IIUC, the termination request only occurs after CTRL+C. If that's correct, it's
a red herring, and the real question is why a graceful shutdown hangs.
> > We can probably instrument a guest kernel to get some more info.
>
> Sure, I can apply any debug patch and provide the debug logs.
>
> Note: I'm heading out on PTO until next Wednesday (April 8th). I won't be
> able to gather additional debug logs until I return.
>
> >
> > >
> > > I also set `kvm_amd.dump_invalid_vmcb=1` before reproducing, but it
> > > produced no additional output.
> > >
> > > This issue is still present on latest linux-next next-20260331 [https://
> > > git.kernel.org/pub/scm/linux/kernel/git/next/linux-next.git/tag/?
> > > h=next-20260331, tag name next-20260331
> > > (e5da3eef8dadab4e98b228725ca8948edd9d601f)]
> >
> > Is it only with linux-next?
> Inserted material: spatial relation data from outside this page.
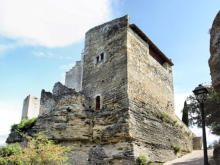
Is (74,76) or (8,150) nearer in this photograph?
(8,150)

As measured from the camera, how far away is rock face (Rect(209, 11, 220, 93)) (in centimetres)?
335

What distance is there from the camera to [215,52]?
341 centimetres

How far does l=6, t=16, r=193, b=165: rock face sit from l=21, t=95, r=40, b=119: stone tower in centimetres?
961

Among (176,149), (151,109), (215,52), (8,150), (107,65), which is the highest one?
(107,65)

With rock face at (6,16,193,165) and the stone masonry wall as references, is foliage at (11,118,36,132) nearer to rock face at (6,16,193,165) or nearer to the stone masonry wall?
rock face at (6,16,193,165)

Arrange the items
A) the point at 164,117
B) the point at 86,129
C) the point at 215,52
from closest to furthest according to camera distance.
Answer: the point at 215,52 < the point at 86,129 < the point at 164,117

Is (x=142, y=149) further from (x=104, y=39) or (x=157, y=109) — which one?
(x=104, y=39)

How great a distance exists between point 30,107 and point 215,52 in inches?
998

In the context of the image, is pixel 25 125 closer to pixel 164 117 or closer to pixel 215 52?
pixel 164 117

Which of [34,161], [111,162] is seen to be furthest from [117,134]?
[34,161]

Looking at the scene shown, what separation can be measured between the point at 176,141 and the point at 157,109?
2.83 m

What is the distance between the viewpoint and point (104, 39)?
59.2ft

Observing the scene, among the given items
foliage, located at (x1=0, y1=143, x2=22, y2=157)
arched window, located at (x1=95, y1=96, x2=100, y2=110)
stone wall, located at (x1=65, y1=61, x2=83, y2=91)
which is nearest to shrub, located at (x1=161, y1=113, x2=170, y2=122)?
arched window, located at (x1=95, y1=96, x2=100, y2=110)

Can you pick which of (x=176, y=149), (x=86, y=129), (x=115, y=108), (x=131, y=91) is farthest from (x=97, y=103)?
(x=176, y=149)
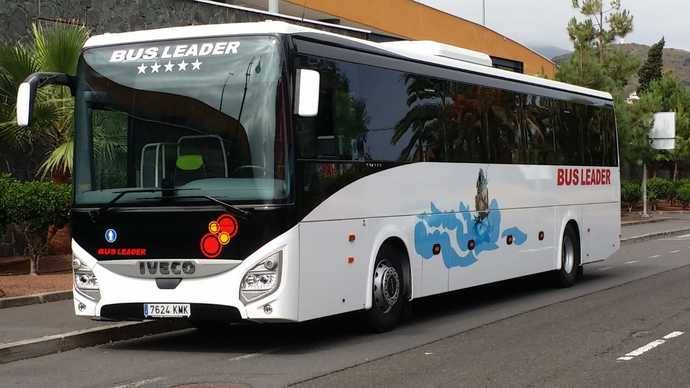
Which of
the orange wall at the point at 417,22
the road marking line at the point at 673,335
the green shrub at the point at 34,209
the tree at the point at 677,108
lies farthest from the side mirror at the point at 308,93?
the tree at the point at 677,108

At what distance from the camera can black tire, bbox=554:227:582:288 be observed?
56.5 ft

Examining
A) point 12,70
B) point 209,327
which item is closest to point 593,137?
point 209,327

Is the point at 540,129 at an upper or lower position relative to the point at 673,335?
upper

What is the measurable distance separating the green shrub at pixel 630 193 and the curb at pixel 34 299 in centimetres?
3201

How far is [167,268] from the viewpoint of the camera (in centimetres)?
1033

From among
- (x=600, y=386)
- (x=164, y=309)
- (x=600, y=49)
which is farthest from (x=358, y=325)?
(x=600, y=49)

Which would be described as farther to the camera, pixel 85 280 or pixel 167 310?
pixel 85 280

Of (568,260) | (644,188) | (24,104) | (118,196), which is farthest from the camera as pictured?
(644,188)

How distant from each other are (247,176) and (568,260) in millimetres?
8834

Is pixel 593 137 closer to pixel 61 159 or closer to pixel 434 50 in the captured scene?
pixel 434 50

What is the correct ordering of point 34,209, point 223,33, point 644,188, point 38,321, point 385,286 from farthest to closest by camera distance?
point 644,188
point 34,209
point 38,321
point 385,286
point 223,33

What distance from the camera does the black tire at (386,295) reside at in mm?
11656

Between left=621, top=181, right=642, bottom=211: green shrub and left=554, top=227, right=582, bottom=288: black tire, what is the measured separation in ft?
84.6

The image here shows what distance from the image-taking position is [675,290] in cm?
1616
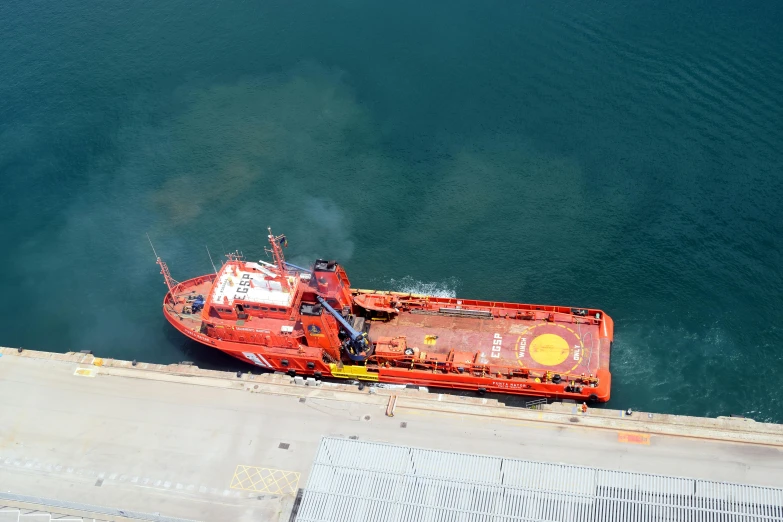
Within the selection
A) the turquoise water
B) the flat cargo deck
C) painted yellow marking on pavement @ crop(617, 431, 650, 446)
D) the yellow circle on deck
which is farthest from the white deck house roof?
painted yellow marking on pavement @ crop(617, 431, 650, 446)

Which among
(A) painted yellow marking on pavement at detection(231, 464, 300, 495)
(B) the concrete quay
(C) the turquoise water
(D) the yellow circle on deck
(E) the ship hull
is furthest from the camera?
(C) the turquoise water

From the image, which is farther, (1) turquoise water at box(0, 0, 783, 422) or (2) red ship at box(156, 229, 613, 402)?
(1) turquoise water at box(0, 0, 783, 422)

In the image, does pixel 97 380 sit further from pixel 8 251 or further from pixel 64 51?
pixel 64 51

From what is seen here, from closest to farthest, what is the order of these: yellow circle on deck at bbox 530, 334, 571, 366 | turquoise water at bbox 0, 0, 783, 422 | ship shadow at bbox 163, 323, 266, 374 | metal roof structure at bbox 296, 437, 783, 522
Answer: metal roof structure at bbox 296, 437, 783, 522
yellow circle on deck at bbox 530, 334, 571, 366
ship shadow at bbox 163, 323, 266, 374
turquoise water at bbox 0, 0, 783, 422

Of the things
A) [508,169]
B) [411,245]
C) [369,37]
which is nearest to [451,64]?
[369,37]

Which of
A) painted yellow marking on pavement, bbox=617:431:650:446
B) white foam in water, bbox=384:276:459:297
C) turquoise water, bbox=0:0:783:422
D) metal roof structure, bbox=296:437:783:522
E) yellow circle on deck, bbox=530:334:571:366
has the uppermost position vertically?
turquoise water, bbox=0:0:783:422

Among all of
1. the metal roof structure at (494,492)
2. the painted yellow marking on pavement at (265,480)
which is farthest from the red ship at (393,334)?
the metal roof structure at (494,492)

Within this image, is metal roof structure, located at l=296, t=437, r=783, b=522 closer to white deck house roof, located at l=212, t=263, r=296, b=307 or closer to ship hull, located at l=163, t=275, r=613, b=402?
ship hull, located at l=163, t=275, r=613, b=402
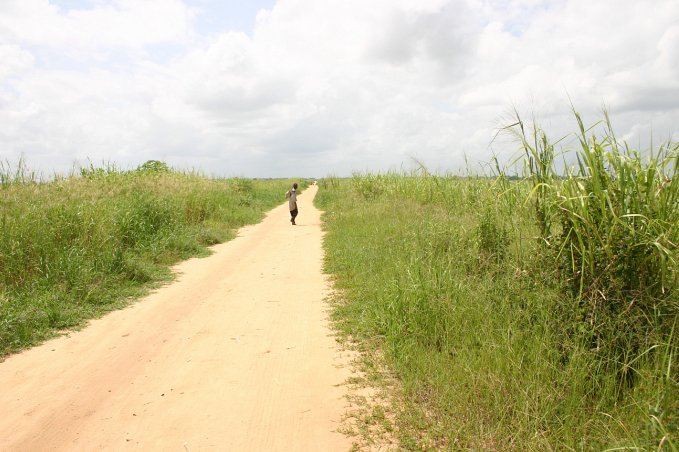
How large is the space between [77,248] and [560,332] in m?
6.99

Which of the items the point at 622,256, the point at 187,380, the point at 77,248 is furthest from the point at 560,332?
the point at 77,248

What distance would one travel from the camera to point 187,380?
3.94 meters

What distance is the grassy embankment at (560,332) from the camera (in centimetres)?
279

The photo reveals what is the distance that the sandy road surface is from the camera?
3.12m

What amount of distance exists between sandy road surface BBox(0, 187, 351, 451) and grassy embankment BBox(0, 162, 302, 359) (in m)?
0.54

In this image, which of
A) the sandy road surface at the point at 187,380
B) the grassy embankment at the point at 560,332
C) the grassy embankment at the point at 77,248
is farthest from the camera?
the grassy embankment at the point at 77,248

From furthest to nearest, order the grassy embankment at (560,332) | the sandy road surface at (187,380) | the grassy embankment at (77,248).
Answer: the grassy embankment at (77,248) < the sandy road surface at (187,380) < the grassy embankment at (560,332)

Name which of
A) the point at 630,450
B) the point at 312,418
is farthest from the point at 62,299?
the point at 630,450

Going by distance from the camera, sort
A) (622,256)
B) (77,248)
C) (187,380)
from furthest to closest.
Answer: (77,248) → (187,380) → (622,256)

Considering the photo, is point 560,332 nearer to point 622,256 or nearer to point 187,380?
point 622,256

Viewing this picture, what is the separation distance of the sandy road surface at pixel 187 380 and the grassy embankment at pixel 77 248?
0.54 m

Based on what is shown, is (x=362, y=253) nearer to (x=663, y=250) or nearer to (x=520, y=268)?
(x=520, y=268)

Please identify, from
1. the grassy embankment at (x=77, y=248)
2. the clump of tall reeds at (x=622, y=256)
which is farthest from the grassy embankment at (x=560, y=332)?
the grassy embankment at (x=77, y=248)

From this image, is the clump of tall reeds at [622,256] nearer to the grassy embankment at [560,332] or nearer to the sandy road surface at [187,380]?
the grassy embankment at [560,332]
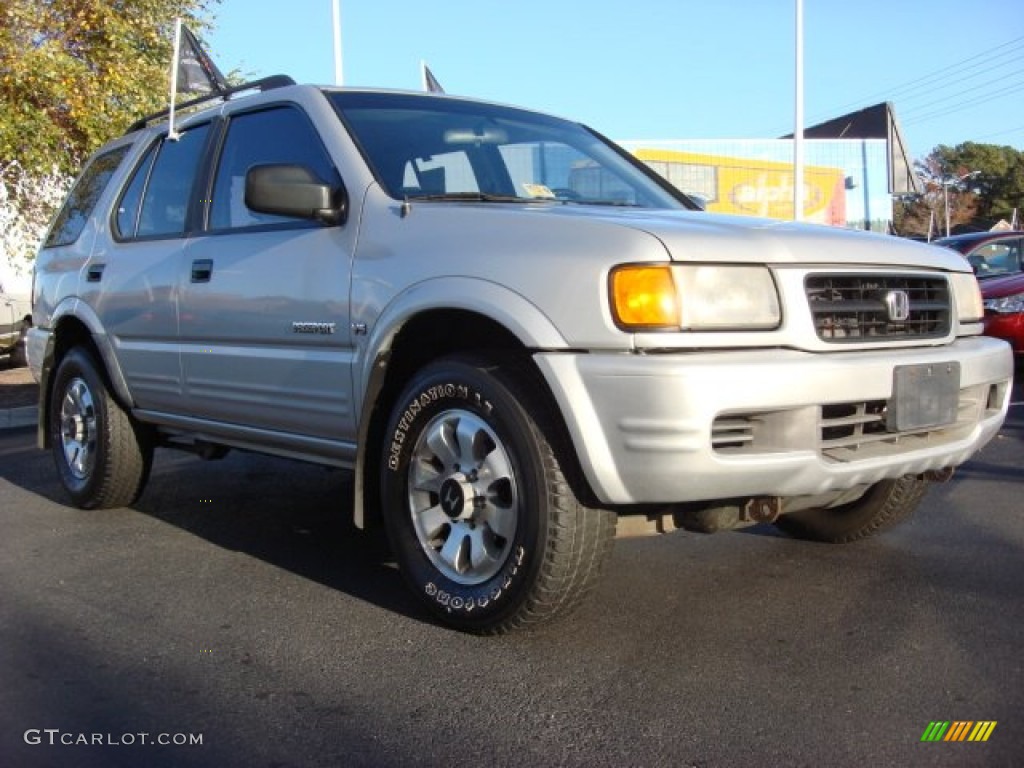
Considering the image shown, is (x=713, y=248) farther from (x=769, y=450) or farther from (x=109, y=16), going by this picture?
(x=109, y=16)

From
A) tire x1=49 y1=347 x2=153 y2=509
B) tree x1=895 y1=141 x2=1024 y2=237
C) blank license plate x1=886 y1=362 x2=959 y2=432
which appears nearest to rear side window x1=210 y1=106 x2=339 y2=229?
tire x1=49 y1=347 x2=153 y2=509

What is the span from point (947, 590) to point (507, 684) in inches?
69.5

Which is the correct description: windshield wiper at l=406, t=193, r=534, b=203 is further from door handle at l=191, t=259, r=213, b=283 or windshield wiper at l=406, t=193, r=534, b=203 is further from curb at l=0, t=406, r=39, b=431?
curb at l=0, t=406, r=39, b=431

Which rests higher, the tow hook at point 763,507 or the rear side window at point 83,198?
the rear side window at point 83,198

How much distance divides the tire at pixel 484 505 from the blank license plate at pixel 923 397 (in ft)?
3.19

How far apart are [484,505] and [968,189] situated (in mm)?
76013

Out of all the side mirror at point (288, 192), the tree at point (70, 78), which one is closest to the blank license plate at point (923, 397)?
the side mirror at point (288, 192)

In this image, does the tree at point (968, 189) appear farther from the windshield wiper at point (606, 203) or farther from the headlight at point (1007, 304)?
the windshield wiper at point (606, 203)

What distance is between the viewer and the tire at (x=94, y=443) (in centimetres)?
512

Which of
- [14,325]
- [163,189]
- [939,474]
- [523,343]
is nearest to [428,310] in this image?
[523,343]

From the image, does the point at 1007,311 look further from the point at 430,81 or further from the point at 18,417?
the point at 18,417

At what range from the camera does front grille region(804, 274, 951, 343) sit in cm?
307

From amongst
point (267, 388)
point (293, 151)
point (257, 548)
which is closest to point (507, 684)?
point (267, 388)

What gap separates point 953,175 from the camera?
6919cm
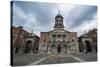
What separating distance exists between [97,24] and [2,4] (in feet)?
4.67

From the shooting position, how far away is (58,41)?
8.91 ft

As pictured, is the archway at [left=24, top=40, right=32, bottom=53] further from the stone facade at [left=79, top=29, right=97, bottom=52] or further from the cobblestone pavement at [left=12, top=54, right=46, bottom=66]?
the stone facade at [left=79, top=29, right=97, bottom=52]

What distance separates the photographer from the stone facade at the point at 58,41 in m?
2.66

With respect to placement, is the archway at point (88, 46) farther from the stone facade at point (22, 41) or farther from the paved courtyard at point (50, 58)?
the stone facade at point (22, 41)

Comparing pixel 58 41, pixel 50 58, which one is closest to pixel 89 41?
pixel 58 41

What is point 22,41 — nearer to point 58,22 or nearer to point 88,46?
point 58,22

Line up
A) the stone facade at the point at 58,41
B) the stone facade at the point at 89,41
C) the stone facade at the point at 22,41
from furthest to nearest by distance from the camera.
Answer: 1. the stone facade at the point at 89,41
2. the stone facade at the point at 58,41
3. the stone facade at the point at 22,41

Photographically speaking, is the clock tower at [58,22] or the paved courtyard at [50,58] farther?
the clock tower at [58,22]

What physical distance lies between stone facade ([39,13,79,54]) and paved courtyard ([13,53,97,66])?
0.07 metres

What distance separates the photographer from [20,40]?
2537mm

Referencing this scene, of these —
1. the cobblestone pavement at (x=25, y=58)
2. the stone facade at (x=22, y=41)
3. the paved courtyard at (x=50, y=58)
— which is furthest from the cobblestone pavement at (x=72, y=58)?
the stone facade at (x=22, y=41)

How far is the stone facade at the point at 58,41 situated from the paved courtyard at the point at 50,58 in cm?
7

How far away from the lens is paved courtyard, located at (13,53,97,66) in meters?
2.54

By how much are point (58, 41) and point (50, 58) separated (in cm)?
27
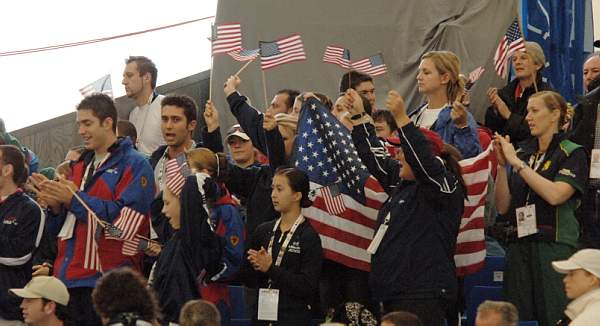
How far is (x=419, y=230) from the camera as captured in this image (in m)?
8.09

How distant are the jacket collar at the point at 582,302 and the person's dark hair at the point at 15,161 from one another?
3972 mm

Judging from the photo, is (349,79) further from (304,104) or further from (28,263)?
(28,263)

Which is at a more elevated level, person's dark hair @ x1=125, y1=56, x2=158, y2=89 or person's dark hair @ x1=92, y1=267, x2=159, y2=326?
person's dark hair @ x1=125, y1=56, x2=158, y2=89

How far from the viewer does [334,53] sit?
448 inches

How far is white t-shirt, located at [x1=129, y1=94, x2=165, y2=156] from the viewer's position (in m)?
11.2

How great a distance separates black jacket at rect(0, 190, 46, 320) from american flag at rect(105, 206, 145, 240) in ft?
2.47

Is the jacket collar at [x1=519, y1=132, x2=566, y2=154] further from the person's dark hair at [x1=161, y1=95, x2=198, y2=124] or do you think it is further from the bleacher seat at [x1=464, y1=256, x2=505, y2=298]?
the person's dark hair at [x1=161, y1=95, x2=198, y2=124]

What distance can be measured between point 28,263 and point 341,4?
22.4 feet

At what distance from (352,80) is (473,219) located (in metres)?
2.36

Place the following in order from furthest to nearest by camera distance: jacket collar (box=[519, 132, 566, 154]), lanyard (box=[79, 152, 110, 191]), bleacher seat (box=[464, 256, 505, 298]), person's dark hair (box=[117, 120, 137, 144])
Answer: person's dark hair (box=[117, 120, 137, 144])
bleacher seat (box=[464, 256, 505, 298])
jacket collar (box=[519, 132, 566, 154])
lanyard (box=[79, 152, 110, 191])

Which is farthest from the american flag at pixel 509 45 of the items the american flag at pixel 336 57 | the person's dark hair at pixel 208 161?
the person's dark hair at pixel 208 161

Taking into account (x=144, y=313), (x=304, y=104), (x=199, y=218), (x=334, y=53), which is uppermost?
(x=334, y=53)

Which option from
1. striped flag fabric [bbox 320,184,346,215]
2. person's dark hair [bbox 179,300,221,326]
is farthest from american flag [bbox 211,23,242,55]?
person's dark hair [bbox 179,300,221,326]

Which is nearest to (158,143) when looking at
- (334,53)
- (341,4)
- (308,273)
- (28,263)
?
(334,53)
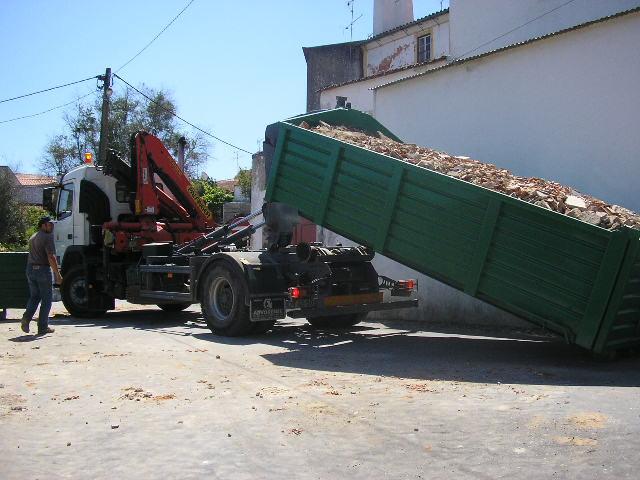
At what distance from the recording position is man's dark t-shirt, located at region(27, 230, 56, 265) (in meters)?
10.4

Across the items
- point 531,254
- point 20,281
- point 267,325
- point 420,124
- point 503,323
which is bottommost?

Which would point to a kernel change vs a
> > Qemu change.
>
> Yes, it is specific to linux-next (starting from next-20260304, bisected to
> 428afac5a8ea "KVM: x86: Move bulk of emergency virtualization logic to virt
> subsystem").
>
> - With older host kernels (< next-20260304) + QEMU 10.2.2 → clean shutdown
> (no hang, no termination message, QEMU exits normally).
> - With linux-next (next-20260331) + QEMU 10.2.2 → hang at the register dump
> after "reboot: Power down"; only Ctrl+C triggers the "SEV-ES guest requested
> termination: 0x0:0x0" message.
> - With linux-next + QEMU master (or 10.2.2 + cherry-pick of 56d89db2cfd8) →
> no hang (the termination is converted to a guest panic instead).
What guest kernel are you using? Bisecting to that commit for just the *host*
kernel is baffling. I could see it preventing KVM from loading or something, but
it should be completely out of scope with respect to guest activity.
How are you initiating shutdown withing the guest? What's the full QEMU command
line?
Can you also provide the OVMF image? E.g. in case the hang occurs in EFI runtime
services or something.
I want to get this sorted out before the merge window and so would prefer not to
delay root causing this by a week or more.